Everything from the line containing "From the image" through the last line of the records must be returned verbatim, and nothing outside that range.

**** DATA LISTING

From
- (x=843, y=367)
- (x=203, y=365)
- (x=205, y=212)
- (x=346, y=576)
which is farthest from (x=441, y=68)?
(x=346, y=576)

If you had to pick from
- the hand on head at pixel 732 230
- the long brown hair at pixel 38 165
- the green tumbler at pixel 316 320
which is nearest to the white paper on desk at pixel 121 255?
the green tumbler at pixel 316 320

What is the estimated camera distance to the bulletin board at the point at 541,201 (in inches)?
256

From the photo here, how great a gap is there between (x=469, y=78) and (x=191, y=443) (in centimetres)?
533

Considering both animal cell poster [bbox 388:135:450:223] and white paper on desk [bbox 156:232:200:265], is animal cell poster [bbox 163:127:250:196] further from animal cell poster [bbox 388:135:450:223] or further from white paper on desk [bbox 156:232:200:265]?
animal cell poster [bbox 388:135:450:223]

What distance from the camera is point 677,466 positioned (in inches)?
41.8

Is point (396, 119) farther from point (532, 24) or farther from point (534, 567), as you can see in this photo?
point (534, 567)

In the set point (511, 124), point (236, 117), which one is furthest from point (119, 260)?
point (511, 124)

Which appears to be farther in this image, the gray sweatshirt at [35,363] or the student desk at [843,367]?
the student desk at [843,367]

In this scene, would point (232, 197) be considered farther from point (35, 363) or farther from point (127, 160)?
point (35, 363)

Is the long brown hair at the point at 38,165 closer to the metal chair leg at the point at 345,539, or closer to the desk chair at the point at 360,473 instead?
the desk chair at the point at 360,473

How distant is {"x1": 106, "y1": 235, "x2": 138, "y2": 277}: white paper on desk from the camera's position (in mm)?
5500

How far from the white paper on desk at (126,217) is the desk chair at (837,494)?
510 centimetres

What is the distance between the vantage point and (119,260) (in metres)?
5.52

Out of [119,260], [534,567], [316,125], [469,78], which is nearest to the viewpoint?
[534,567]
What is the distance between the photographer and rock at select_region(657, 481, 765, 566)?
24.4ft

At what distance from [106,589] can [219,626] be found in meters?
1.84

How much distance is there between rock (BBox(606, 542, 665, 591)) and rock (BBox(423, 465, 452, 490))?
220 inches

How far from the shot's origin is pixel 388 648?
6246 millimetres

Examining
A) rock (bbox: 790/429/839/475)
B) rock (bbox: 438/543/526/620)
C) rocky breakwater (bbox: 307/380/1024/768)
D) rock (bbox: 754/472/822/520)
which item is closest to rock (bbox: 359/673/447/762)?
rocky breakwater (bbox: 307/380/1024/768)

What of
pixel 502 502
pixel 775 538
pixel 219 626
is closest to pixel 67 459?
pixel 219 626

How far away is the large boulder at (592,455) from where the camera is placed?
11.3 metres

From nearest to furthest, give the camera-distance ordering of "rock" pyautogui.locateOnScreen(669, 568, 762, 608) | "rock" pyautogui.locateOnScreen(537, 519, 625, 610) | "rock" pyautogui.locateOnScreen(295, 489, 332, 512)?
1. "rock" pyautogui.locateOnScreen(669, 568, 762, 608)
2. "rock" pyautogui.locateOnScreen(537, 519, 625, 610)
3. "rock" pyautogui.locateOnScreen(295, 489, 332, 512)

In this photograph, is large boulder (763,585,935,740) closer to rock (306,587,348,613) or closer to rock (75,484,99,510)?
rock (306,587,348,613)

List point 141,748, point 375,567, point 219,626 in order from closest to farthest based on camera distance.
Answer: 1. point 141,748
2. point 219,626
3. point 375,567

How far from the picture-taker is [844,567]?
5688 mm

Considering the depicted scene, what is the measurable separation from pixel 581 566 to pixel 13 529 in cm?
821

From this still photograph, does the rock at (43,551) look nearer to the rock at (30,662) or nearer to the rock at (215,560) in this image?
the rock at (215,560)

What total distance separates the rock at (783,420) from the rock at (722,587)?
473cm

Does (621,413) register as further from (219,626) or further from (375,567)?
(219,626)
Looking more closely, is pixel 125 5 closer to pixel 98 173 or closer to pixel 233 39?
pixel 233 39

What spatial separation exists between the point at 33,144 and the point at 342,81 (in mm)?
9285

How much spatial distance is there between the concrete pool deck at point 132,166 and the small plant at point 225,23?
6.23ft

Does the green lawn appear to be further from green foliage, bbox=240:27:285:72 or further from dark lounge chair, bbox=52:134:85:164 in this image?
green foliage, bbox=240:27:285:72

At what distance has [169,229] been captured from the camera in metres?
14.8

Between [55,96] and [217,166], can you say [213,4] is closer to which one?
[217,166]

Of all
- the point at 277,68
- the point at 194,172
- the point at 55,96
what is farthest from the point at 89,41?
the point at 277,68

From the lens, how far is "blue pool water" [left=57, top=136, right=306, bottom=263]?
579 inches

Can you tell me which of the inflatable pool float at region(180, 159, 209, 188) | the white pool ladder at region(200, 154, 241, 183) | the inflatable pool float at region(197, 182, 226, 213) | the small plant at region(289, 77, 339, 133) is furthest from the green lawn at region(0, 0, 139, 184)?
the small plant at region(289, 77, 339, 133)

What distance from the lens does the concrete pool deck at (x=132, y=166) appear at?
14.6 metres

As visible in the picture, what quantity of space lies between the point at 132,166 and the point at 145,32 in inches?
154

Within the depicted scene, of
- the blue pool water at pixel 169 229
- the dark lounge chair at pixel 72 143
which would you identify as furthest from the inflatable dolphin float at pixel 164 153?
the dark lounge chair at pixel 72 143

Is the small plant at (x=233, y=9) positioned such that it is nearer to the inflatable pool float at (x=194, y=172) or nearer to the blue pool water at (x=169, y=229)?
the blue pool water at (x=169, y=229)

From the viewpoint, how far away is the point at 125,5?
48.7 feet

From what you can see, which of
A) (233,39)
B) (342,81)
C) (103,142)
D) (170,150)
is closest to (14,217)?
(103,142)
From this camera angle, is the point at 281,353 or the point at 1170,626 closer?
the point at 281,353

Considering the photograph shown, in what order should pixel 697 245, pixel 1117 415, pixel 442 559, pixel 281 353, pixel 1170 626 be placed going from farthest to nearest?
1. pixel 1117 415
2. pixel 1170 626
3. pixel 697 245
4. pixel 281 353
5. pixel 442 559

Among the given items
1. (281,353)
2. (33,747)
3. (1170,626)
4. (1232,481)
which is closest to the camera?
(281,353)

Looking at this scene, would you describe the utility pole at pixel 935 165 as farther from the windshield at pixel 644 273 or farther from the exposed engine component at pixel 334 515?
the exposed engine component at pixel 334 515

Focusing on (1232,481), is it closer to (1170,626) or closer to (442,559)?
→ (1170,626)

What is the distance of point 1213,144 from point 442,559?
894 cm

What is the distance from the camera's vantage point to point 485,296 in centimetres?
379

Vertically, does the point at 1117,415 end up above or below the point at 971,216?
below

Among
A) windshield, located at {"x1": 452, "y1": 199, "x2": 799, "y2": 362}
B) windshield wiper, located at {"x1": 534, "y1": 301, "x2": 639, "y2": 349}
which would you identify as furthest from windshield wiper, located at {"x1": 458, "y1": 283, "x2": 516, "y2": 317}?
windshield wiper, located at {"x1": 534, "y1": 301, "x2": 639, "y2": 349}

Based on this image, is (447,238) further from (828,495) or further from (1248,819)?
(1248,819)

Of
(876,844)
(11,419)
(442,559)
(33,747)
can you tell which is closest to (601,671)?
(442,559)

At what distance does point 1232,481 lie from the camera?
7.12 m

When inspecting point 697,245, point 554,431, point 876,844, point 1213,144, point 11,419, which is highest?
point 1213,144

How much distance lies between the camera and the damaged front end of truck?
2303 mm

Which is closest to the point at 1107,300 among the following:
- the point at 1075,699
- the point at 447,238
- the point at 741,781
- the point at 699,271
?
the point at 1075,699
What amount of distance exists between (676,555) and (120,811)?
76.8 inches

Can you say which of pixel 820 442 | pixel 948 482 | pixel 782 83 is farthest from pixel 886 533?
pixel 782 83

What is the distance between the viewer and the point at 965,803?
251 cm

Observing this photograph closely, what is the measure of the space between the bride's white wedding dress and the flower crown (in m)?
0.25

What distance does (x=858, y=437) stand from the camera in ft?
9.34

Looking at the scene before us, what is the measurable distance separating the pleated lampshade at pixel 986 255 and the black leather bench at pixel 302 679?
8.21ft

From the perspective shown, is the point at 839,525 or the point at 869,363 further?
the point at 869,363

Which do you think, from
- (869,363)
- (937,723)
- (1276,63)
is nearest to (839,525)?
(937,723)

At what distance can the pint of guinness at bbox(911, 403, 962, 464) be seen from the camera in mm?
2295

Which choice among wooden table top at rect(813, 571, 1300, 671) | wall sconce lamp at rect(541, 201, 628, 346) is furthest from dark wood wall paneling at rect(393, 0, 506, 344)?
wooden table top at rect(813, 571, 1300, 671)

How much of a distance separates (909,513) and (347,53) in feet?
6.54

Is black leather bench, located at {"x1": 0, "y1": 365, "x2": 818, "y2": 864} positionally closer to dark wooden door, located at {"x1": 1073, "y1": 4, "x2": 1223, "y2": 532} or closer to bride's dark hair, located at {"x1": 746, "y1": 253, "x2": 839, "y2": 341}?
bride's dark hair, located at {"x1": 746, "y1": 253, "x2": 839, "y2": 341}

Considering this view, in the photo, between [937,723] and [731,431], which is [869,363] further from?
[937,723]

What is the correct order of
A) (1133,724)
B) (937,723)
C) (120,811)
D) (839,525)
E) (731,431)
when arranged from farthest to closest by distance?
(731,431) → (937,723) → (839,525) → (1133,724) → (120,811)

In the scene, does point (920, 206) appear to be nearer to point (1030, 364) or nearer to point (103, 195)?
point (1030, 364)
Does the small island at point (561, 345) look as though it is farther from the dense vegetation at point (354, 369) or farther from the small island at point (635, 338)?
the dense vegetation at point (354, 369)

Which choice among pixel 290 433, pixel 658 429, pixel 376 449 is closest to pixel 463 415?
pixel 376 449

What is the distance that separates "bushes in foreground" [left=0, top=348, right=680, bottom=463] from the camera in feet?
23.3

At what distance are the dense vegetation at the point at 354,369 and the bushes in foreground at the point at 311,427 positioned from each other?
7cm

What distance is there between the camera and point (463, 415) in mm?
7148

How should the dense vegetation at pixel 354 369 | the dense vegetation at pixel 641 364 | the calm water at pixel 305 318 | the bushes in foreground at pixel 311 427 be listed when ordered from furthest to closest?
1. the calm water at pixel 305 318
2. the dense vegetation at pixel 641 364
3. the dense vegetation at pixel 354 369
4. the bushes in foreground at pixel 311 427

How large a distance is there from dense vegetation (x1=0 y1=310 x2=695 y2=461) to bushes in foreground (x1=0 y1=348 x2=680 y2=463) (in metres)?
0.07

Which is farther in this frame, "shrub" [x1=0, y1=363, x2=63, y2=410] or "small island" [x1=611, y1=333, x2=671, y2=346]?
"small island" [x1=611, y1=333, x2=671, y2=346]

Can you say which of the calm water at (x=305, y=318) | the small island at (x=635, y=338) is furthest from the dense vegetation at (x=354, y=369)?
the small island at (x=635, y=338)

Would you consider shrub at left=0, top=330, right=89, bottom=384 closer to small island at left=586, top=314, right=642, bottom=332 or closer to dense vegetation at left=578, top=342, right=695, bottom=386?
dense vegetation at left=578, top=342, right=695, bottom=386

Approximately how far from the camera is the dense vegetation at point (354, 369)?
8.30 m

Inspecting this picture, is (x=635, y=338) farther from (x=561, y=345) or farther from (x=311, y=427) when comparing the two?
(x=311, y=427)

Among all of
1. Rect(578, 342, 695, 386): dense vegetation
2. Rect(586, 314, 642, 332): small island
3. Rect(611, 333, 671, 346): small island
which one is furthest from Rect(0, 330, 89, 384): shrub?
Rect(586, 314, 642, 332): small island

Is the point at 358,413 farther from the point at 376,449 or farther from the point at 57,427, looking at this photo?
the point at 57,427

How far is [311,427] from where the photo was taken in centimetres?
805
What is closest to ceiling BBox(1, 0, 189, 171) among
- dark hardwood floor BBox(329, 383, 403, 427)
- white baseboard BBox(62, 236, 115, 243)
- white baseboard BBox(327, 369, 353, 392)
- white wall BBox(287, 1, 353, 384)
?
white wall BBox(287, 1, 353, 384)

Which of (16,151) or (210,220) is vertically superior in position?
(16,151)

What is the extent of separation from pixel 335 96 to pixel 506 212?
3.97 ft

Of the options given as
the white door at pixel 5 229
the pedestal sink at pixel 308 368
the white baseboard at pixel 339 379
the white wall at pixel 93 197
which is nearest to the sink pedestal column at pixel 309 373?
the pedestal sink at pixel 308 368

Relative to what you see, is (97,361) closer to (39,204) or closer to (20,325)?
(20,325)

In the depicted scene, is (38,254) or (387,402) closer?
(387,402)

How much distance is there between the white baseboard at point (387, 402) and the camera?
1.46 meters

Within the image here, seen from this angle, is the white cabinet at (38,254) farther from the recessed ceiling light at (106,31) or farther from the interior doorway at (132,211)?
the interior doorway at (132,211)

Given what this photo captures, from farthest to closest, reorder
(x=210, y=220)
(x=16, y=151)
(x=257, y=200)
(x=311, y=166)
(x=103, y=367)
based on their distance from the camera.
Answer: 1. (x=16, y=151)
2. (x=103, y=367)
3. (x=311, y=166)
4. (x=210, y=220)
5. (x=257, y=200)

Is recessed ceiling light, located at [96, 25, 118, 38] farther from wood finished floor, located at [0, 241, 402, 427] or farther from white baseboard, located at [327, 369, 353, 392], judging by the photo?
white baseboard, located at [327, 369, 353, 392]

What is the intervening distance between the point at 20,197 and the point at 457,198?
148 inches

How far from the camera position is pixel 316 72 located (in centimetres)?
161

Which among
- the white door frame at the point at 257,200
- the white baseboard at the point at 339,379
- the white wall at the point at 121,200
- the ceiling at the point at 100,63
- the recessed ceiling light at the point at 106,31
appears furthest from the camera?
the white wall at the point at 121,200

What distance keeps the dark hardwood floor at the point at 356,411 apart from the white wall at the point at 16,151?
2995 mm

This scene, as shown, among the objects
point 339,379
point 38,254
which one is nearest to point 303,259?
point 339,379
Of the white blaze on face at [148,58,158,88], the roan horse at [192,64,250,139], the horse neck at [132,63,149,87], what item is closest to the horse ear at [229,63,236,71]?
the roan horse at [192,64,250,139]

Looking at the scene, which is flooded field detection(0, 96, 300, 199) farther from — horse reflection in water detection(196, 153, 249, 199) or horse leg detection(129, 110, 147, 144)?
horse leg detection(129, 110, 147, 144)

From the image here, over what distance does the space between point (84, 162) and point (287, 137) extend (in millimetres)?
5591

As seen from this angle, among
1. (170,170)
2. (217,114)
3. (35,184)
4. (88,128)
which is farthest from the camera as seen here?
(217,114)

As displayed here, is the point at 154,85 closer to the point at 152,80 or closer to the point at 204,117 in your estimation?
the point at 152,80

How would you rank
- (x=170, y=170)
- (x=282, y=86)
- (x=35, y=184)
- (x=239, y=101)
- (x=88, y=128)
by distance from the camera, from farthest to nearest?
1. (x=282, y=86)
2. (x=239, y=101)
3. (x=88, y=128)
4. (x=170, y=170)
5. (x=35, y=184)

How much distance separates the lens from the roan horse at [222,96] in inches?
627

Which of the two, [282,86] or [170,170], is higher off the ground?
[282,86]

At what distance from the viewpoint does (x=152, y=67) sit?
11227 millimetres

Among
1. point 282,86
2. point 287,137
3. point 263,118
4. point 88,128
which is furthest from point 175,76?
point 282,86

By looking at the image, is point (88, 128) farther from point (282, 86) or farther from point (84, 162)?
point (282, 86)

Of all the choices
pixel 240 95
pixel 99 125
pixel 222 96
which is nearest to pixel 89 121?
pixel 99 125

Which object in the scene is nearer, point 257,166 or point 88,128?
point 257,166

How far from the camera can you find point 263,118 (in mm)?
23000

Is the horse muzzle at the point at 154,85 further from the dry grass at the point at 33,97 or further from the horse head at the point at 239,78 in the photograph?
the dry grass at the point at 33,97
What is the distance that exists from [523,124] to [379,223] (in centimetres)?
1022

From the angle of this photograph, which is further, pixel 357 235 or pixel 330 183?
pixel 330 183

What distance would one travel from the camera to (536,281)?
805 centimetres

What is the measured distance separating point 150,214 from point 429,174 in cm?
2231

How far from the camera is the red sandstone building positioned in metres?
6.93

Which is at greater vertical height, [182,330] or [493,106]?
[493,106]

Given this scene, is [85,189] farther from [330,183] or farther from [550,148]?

********

- _SOLUTION FOR THIS TASK_:
From the image here, over what distance does the space between point (84, 162) and point (287, 137) extend (in millimetres)?
5591

As seen from this angle, among
1. (170,170)
2. (217,114)
3. (35,184)
4. (88,128)
which is farthest from the camera as seen here?
(217,114)

As displayed here, is the point at 154,85 closer to the point at 152,80 or closer to the point at 204,117 in your estimation?
the point at 152,80

How would you rank
- (x=170, y=170)
- (x=282, y=86)
- (x=35, y=184)
- (x=239, y=101)
- (x=88, y=128)
by distance from the camera, from farthest to nearest?
1. (x=282, y=86)
2. (x=239, y=101)
3. (x=88, y=128)
4. (x=170, y=170)
5. (x=35, y=184)

How much distance separates the lens from the roan horse at [222,96] in inches?
627

Which of the two, [282,86] or [170,170], is higher off the ground?
[282,86]

At what distance from the viewpoint does (x=152, y=67) sit?
11227 millimetres

Among
1. point 282,86
2. point 287,137
3. point 263,118
4. point 88,128
which is furthest from point 175,76?
point 282,86

By looking at the image, is point (88, 128) farther from point (282, 86) or farther from point (84, 162)?
point (282, 86)

Of all the choices
pixel 240 95
pixel 99 125
pixel 222 96
which is nearest to pixel 89 121?
pixel 99 125

Which object in the scene is nearer, point 257,166 or point 88,128?
point 257,166

How far from the camera can you find point 263,118 (in mm)?
23000

Is the horse muzzle at the point at 154,85 further from the dry grass at the point at 33,97 or further from the horse head at the point at 239,78 in the photograph?
the dry grass at the point at 33,97
What is the distance that exists from [523,124] to [379,223] (in centimetres)?
1022

From the angle of this photograph, which is further, pixel 357 235 or pixel 330 183?
pixel 330 183

What distance would one travel from the camera to (536,281)?
805 centimetres

What is the measured distance separating point 150,214 from point 429,174 in cm?
2231

How far from the camera is the red sandstone building positioned in metres?
6.93

Which is at greater vertical height, [182,330] or [493,106]?
[493,106]

Given this scene, is [85,189] farther from [330,183] or farther from [550,148]?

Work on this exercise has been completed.